A MACHINE EMPOWERS ODISHA'S TRIBAL WOMEN
JHUNU MALIK, a resident of Kanteikoli tribal village in Mohana taluk of Odisha's Gajapati district, takes just two minutes to peel off the hard, latex-filled outer rind of a jackfruit, and she does not use her bare hands. The difficult task is made easy by a wood-plainer used by carpenters. "This small machine has changed my life. Earlier, it used to take 10-15 minutes to peel a jackfruit. But with this machine it is quick. Since I started using this, I am earning six times more," she says. The machine and training in minimal processing was provided to her by the regional centre of the Indian Institute of Horticultural Research in Bhubaneswar. "The machine weighs 1.75 kg. We reduced the weight to 1.5 kg by removing some parts," says H S Singh, head of the centre. "We're trying to reduce the weight to 1.25 kg."

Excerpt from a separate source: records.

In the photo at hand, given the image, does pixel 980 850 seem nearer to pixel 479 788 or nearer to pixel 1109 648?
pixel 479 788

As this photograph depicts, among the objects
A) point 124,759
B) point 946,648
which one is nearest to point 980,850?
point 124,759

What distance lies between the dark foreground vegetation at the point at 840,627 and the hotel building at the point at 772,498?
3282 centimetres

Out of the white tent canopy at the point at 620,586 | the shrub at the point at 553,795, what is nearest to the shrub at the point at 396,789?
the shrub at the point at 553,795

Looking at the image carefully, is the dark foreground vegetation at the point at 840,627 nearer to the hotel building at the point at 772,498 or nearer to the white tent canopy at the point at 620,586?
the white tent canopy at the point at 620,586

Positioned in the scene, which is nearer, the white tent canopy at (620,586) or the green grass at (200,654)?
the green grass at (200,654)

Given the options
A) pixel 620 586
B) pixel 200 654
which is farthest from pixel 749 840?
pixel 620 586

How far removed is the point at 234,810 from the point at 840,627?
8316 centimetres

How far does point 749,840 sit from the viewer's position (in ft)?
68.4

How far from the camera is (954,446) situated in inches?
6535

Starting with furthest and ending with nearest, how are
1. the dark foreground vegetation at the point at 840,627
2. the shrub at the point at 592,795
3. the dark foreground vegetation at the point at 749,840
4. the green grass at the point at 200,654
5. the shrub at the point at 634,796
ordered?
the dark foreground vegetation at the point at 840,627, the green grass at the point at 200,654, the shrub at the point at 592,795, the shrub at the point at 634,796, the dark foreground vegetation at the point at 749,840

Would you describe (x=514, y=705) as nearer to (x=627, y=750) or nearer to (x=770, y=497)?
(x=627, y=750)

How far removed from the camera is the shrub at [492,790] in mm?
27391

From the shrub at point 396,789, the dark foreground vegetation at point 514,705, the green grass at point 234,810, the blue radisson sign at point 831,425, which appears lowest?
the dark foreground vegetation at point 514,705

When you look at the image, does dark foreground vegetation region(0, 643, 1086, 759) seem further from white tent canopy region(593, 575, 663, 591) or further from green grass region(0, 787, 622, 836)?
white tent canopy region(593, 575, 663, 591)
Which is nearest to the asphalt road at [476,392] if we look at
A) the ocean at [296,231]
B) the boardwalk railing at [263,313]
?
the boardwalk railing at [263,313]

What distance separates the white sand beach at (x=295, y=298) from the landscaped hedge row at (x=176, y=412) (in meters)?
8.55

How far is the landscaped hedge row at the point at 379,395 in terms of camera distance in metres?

The soft-flesh variety of jackfruit grows in abundance in Gajapati and Kandhamal districts in the state. Like Jhunu, many women used to collect the fruit and sell it for ` 5 per kg to traders, who would sell it as a vegetable in the markets of Delhi and other north Indian cities at ` 40-60 per kg. Using the wood-plainer, tribal women in Odisha are enhancing their skills while increasing their income. "Now that peeling jackfruit is much faster, we cut it into cubes, smear a solution to prevent browning, pack it and sell it as a vegetable for ` 30-40 per kg in the local markets," says Padma Mallik, Jhunu's friend. Both of them are office bearers of a self-help group of 10 women. There are five such groups in Mohana. Each group has one machine, which costs ` 2,200-2,500. The centre also organised a training in February this year on the minimal processing of raw jackfruit so that it can be used as a vegetable and sold by the tribal women locally.